Migratory shorebirds are a diverse group of species that annually fly large distances from breeding grounds in the northern hemisphere to foraging grounds in the southern hemisphere; and back again. Migratory shorebirds are protected under several international treaties to which Australia is a signatory. As such, they are regarded as Matters of National Significance under the Environment Protection and Biodiversity Conservation Act 1999.
Astron undertook migratory shorebird assessment on offshore islands of the Northwest Shelf to obtain an understanding of the importance of these islands within the East Asian-Australasian Flyway, in particular as staging and roosting points for these species.
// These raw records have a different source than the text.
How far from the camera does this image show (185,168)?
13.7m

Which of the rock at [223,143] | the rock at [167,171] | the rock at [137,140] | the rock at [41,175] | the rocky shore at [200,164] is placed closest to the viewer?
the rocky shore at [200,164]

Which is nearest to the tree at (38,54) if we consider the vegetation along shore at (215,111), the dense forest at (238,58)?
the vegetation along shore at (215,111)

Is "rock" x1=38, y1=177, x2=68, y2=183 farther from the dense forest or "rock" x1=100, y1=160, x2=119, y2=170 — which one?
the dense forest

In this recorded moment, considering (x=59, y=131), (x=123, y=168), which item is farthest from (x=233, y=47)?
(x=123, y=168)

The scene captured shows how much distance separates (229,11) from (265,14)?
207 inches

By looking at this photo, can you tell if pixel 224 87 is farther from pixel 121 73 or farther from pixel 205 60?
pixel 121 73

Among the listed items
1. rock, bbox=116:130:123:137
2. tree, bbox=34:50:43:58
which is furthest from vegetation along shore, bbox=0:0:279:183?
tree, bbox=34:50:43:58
Assessments of shorebirds on the islands were conducted in the period from 2013 to 2014. These were part of a much larger migratory shorebird assessment that began in 2003. Typically, assessments are conducted during periods of peak activity for shorebirds; this generally occurs from November to April each calendar year for northern Western Australia. Counts are made within three hours either side of the high tide. Assessments at high tide increase the accuracy of counts because species will congregate in a smaller area of shoreline. A declining trend was seen in some species abundance; however, this is likely to be part of a regional trend of habitat degradation along their flyway rather than changes to feeding or roosting habitat at each individual site.
The zoologists at Astron who undertake migratory shorebird assessments are highly skilled in identifying migratory species and counting their abundance. Assessments of change in species abundance and diversity over time is essential for impacts on shorebirds to be evaluated prior to near shore developments and then managed during construction and operation stages.